== Material for this task
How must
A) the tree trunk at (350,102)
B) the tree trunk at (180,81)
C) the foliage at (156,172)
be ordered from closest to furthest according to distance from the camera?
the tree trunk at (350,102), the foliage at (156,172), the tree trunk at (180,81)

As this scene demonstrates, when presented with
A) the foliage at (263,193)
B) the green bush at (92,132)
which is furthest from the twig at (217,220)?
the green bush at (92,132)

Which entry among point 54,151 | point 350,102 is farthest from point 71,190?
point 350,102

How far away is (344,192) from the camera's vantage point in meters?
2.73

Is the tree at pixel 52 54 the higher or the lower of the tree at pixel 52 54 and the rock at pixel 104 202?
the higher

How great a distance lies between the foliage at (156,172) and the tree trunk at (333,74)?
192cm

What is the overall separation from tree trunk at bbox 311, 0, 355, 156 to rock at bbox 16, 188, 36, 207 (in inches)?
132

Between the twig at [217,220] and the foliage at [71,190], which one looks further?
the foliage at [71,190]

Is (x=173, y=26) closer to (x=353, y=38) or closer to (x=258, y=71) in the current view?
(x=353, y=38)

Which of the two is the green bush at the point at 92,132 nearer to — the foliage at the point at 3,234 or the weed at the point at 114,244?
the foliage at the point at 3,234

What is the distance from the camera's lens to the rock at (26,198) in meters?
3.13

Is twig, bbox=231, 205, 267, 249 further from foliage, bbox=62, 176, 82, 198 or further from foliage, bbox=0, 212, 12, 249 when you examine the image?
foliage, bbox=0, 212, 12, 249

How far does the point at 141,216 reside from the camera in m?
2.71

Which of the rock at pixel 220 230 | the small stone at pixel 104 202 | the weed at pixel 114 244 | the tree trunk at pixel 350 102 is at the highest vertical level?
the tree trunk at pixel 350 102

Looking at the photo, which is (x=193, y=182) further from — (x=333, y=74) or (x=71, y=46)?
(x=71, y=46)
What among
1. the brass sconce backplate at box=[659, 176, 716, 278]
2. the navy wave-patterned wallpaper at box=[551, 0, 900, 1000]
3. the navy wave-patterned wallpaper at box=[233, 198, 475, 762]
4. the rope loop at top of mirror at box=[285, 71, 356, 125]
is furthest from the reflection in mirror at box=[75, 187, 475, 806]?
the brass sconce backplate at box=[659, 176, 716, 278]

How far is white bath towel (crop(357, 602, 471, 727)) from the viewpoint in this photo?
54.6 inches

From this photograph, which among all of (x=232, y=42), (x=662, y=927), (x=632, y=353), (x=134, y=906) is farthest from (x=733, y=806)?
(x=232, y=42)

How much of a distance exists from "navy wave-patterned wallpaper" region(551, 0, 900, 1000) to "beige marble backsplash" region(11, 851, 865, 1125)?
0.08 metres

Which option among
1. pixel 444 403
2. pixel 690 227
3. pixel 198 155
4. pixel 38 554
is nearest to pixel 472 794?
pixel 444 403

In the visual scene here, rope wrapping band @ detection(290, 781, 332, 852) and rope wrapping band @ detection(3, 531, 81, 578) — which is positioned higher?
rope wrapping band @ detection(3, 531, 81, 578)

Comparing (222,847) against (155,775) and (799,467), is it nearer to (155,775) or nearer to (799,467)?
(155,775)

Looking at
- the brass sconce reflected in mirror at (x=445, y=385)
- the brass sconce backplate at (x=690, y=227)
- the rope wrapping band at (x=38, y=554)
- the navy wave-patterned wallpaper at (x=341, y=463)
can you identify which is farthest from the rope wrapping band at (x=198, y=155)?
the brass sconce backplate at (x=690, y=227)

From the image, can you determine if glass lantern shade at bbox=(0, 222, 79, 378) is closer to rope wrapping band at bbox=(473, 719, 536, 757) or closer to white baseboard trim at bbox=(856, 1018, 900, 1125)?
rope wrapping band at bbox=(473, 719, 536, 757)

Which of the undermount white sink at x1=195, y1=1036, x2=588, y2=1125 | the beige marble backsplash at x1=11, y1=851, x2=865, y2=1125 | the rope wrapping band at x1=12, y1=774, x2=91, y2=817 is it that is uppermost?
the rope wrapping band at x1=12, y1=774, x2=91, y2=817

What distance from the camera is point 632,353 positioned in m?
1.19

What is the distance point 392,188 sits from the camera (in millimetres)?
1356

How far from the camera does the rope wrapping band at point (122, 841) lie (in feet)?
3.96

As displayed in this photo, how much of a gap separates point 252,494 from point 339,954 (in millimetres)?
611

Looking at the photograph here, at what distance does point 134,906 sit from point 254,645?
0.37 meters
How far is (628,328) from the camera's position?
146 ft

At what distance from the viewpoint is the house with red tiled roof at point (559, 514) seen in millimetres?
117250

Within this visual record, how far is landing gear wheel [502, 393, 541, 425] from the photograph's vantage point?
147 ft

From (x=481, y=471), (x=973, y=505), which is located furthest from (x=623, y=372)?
====
● **Written instruction**
Only the lines from the one containing "How far from" through the end of the entries above belong in the answer; repeat them exactly.

● **Task result**
How far from the camera does the rope wrapping band at point (122, 841) lie (in feet)?
3.96

As displayed in this photo, how much of a gap separates point 252,494 from point 339,954 (in millimetres)?
611

Looking at the photograph here, at what distance does point 134,906 sit from point 254,645?
0.37 meters
How far is (628,328) from the camera's position?
146 ft

At what distance from the viewpoint is the house with red tiled roof at point (559, 514) seen in millimetres?
117250

Within this visual record, how far is landing gear wheel [502, 393, 541, 425] from the photograph's vantage point?
147 ft

From (x=481, y=471), (x=973, y=505), which is located furthest from (x=623, y=372)?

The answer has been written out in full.